La technique QCA dichotomique

La technique originelle QCA se base sur des variables dichotomiques indiquant la présence ou l’absence d’une condition ou de l’effet. Par exemple, un pays est égalitaire ou inégalitaire, ses négociations collectives sont centralisées ou décentralisées, ses syndicats sont puissants ou faibles. Selon cette logique dichotomique, en considérant n conditions il peut y avoir n2 « cas » différents – c’est-à-dire des possibilités de combinaisons de conditions différentes. Certains de ces « cas » sont incarnés par un ou plusieurs pays, alors que d’autres combinaisons n’ont pas (encore) été observées. À partir des observations, chacune de ces combinaisons peut être classée parmi quatre catégories. Certaines conduisent à l’effet (par exemple, l’égalité salariale). D’autres conduisent à l’absence d’effet (au contraire, l’inégalité salariale). Ces deux premières combinaisons sont appelées cas empiriques, car ils sont constatés sur une ou des observations. D’autres encore ne sont incarnés par aucune observation. On ne peut donc savoir s’ils mènent à l’effet ou à son absence. Ces combinaisons sont appelées « cas logiques » en référence au caractère théorique ou spéculatif de l’effet qu’elles peuvent (ou non) produire. Enfin, certaines combinaisons mènent à la fois à l’effet (pour certains pays) et à l’absence d’effet (pour d’autres pays de cette combinaison), elles sont appelées contradictions. Par exemple, si parmi les situations combinant une négociation collective centralisée, un salaire minimum et des syndicats puissants, on observe tant des pays égalitaires qu’inégalitaires, on a affaire à une contradiction. La présence de contradiction empêche l’utilisation de la méthode QCA. Généralement, elle indique un problème de mesure (ou de dichotomisation) du résultat ou des conditions, un problème dans la constitution de l’échantillon des cas (certaines observations trop différentes des autres ne sont en réalité pas comparables), ou l’omission de certaines conditions qui jouent un rôle clef dans la production de l’effet. Ces contradictions doivent donc être « résolues » en affinant/modifiant la mesure, excluant certaines observations ou ajoutant d’autres conditions. Cette opération doit être réalisée avec le plus grand soin, à l’aide de connaissances approfondies de ces cas.
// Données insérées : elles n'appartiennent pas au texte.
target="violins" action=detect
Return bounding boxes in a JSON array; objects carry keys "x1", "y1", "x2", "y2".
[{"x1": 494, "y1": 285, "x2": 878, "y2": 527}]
La liste de l’ensemble des configurations sans contradiction est généralement longue et difficilement interprétable. C’est pourquoi on cherche à la réduire à l’aide de l’opération logique suivante, qui est le cœur de la méthode QCA : on suppose (avec raisons) que quand deux combinaisons ne diffèrant que par une seule condition partagent le même effet, cette condition n’a pas d’importance. Par exemple, si les pays avec des syndicats puissants et un salaire minimum sont égalitaires et que les pays avec des syndicats puissants, mais sans salaire minimum sont également égalitaires, on peut considérer que l’existence du salaire minimum n’a pas d’effet. Dès lors, on peut simplifier ce résultat en affirmant que les pays avec des syndicats puissants sont égalitaires. Quand elle est utilisée sur les cas empiriques, cette simplification permet d’obtenir ce qui est appelé une

solution complète, c’est-à-dire un ensemble de différentes combinaisons de conditions menant

chacune à l’effet et d’autres combinaisons de conditions menant chacune à l’absence d’effet. Il est possible de réduire cette solution complète en introduisant des cas logiques. Ainsi, on simplifie sur base d’hypothèses sur l’effet de telle et telle combinaison que l’on n’a pas pu observer. Ces suppositions permettent d’obtenir ce qu’on appelle des solutions parcimonieuses. Notons qu'il peut exister plusieurs ensembles de solutions parcimonieuses selon les hypothèses sur les cas logiques.